Agree. By about level 5+, players that show up for these scenarios are pretty well seasoned and are usually showing up with PCs that are pretty good at something.

You do get situations where comparatively weak PCs can survive by virtue of a strong persistent team. I played with a small group of players from about 4-8. We had two PCs in the group that just lacked consistent effectiveness and the players were frustrated by it.
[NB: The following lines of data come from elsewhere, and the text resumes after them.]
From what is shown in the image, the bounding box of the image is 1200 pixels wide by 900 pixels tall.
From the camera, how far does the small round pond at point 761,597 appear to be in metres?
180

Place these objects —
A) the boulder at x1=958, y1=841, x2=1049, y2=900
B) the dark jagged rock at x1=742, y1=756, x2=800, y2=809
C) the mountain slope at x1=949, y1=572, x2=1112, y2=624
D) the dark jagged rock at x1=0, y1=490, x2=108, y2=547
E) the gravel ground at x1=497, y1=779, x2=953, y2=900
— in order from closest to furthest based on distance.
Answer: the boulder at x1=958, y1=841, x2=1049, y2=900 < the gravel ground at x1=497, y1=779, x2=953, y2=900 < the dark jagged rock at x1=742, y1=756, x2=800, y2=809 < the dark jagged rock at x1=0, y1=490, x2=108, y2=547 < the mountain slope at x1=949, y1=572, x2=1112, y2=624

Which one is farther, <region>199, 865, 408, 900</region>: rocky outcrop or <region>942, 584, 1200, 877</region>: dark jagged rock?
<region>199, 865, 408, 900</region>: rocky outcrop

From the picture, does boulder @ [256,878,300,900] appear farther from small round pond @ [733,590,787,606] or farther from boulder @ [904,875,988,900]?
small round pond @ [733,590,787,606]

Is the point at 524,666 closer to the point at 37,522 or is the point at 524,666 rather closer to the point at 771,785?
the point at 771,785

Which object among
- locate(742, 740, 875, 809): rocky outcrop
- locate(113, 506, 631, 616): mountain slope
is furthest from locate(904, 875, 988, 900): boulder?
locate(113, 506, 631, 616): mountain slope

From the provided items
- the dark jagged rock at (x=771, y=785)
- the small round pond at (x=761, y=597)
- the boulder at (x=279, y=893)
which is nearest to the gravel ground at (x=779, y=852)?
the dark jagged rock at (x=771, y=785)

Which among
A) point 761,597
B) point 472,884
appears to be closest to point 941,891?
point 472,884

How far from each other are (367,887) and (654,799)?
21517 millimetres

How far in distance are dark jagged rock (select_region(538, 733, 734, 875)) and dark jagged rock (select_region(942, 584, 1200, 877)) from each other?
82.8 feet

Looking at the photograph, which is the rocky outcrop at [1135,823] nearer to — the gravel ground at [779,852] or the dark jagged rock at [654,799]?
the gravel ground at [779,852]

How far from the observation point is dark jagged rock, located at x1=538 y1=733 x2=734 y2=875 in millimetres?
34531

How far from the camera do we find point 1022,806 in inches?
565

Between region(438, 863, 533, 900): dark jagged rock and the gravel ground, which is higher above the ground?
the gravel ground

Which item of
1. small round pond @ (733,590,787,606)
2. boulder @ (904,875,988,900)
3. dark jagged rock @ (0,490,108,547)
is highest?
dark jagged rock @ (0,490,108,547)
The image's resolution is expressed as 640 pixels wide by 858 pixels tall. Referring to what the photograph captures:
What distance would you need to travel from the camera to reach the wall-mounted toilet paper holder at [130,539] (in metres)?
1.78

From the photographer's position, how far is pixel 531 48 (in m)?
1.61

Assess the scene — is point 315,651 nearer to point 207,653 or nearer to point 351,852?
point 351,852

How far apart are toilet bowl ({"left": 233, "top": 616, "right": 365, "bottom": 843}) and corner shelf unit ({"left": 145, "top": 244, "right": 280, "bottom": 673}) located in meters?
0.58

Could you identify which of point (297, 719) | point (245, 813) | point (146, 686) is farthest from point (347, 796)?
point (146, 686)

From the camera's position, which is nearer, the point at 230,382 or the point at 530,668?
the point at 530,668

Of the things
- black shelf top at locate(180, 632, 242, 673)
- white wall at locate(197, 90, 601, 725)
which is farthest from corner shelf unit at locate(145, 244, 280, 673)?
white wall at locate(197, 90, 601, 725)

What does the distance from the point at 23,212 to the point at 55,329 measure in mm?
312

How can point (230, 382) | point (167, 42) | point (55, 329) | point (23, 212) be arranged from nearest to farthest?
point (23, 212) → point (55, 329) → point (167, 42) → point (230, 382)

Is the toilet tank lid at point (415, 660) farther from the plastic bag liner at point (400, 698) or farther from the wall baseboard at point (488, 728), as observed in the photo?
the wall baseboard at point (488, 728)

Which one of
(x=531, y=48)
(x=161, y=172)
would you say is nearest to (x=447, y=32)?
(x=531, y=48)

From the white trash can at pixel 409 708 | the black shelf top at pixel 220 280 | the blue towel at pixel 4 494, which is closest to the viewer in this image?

Season 4 in PFS was little bit of a bloodbath. They dialed it back in Season 5, but every season seems to have some scenario(s)that racks up a body count and some TPKs. A lot of this is the fact that you just can't put together complimentary teams. The difference between having a healing/channeling character and not can be the difference between a TPK and a low stress environment. And honestly, this is the major challenge for PFS. Players, by and large, don't want to play healing clerics/oracles. So if teams can't offset that with massive firepower, you can easily get in over your head. Sure, if you survive the battle you can CLW wand everyone back to full, but you have to survive the battle.

I can tell you that the few times I've had to play with Kyra (the pregen cleric) or actually play her, the scenarios have been relatively easy.


@OP: hopefully none at all. regular players shouldnt be impacted or punished for a collection of houserules' hiccups in interacting with the base rules, be they "official" houserules or not.

poor pfs encounter design of the day (favoring enemies with only a single large attack per round) led pretty directly to (among other things) the crane wing feat line being entirely gutted in the general rules environment, due to it's interaction with a particular monk archetype (as it was fairly well-balanced for it's intended level)--rather than simply altering the feat or banning that archetype in pfs play only.